Reproduce every line of the records below word for word. Leave the pictures out of your answer.

▸ Stored records
##############################
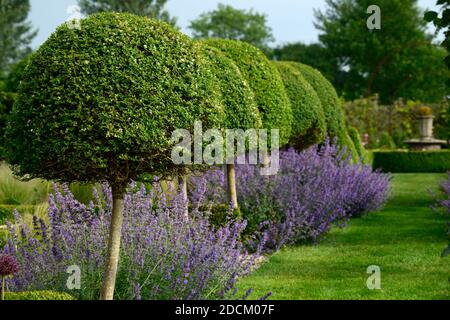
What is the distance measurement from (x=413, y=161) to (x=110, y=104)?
17.7m

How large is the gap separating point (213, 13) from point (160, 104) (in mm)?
49961

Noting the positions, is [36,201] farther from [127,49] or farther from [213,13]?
[213,13]

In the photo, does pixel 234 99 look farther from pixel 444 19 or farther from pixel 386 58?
pixel 386 58

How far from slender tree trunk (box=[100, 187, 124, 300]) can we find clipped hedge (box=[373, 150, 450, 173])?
16926mm

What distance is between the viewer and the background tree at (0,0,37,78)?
125ft

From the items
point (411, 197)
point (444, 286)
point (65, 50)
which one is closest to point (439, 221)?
point (411, 197)

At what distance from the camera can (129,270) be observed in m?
5.14

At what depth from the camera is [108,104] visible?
14.4ft

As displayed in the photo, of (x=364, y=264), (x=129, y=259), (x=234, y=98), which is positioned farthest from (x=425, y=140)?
(x=129, y=259)

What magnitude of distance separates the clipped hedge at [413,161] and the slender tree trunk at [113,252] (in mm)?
16926

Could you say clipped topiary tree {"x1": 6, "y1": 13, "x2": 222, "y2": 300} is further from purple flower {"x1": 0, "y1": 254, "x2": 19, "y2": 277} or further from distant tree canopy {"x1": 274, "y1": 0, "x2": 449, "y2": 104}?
distant tree canopy {"x1": 274, "y1": 0, "x2": 449, "y2": 104}

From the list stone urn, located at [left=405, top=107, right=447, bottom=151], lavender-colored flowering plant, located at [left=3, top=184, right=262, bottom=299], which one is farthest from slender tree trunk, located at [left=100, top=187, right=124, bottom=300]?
stone urn, located at [left=405, top=107, right=447, bottom=151]

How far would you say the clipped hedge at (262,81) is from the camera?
28.6 ft

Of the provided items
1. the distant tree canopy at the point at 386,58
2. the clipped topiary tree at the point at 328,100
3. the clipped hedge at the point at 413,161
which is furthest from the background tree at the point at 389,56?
the clipped topiary tree at the point at 328,100
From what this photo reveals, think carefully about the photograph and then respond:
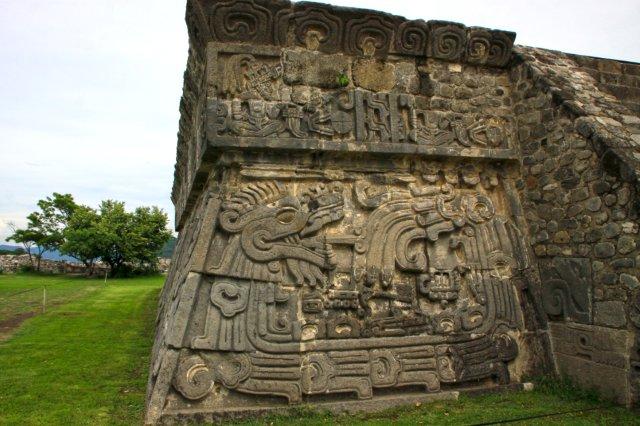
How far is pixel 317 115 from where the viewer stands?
4742mm

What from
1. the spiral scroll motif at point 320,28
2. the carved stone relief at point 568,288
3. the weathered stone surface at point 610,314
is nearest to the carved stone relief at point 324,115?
the spiral scroll motif at point 320,28

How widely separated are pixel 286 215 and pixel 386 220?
105 cm

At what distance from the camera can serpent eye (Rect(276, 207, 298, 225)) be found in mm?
4551

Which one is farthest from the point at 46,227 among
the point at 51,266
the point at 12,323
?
the point at 12,323

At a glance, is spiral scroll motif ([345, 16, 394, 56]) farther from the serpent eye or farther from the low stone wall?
the low stone wall

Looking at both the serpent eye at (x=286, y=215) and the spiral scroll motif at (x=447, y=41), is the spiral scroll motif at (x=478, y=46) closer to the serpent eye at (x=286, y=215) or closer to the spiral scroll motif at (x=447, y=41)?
the spiral scroll motif at (x=447, y=41)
##############################
▸ Response to the exercise
What is the distance measurement from (x=413, y=161) to (x=110, y=104)?
17.7m

How large is the gap separating point (213, 13) from point (160, 104) (in mm)?
49961

Noting the positions, is [36,201] farther from [127,49] or farther from [213,13]?
[213,13]

In the photo, does pixel 234 99 look farther from pixel 444 19 or farther from pixel 386 58?
pixel 386 58

How far from slender tree trunk (box=[100, 187, 124, 300]) can we find clipped hedge (box=[373, 150, 450, 173])?
16926mm

What distance is between the viewer and the background tree at (0,0,37,78)?
125ft

From the items
point (411, 197)
point (444, 286)
point (65, 50)
which one is closest to point (439, 221)?
point (411, 197)

At what distance from the camera can (129,270) be observed in m?
5.14

At what depth from the camera is [108,104] visible?
14.4ft

As displayed in the photo, of (x=364, y=264), (x=129, y=259), (x=234, y=98), which is positioned farthest from (x=425, y=140)?
(x=129, y=259)

What magnitude of distance separates the clipped hedge at [413,161] and the slender tree trunk at [113,252] (in mm)?
16926

Could you say clipped topiary tree {"x1": 6, "y1": 13, "x2": 222, "y2": 300} is further from purple flower {"x1": 0, "y1": 254, "x2": 19, "y2": 277} or further from distant tree canopy {"x1": 274, "y1": 0, "x2": 449, "y2": 104}?
distant tree canopy {"x1": 274, "y1": 0, "x2": 449, "y2": 104}

From the list stone urn, located at [left=405, top=107, right=447, bottom=151], lavender-colored flowering plant, located at [left=3, top=184, right=262, bottom=299], which one is farthest from slender tree trunk, located at [left=100, top=187, right=124, bottom=300]?
stone urn, located at [left=405, top=107, right=447, bottom=151]

How far would you say the clipped hedge at (262,81) is from the camera?
28.6 ft

Of the provided items
1. the distant tree canopy at the point at 386,58
2. the clipped topiary tree at the point at 328,100
3. the clipped hedge at the point at 413,161
which is furthest from the background tree at the point at 389,56?
the clipped topiary tree at the point at 328,100
From what this photo reveals, think carefully about the photograph and then respond:
How far is pixel 317 115 from where the viewer stands?
4742mm

What from
1. the spiral scroll motif at point 320,28
2. the carved stone relief at point 568,288
3. the weathered stone surface at point 610,314
is nearest to the carved stone relief at point 324,115?
the spiral scroll motif at point 320,28

How widely separated are pixel 286 215 and pixel 386 220?
105 cm

At what distance from the camera can serpent eye (Rect(276, 207, 298, 225)) be found in mm?
4551

Which one is farthest from the point at 46,227 among
the point at 51,266
the point at 12,323
?
the point at 12,323

At a glance, is spiral scroll motif ([345, 16, 394, 56]) farther from the serpent eye or farther from the low stone wall?
the low stone wall

Looking at both the serpent eye at (x=286, y=215) and the spiral scroll motif at (x=447, y=41), is the spiral scroll motif at (x=478, y=46) closer to the serpent eye at (x=286, y=215) or closer to the spiral scroll motif at (x=447, y=41)?
the spiral scroll motif at (x=447, y=41)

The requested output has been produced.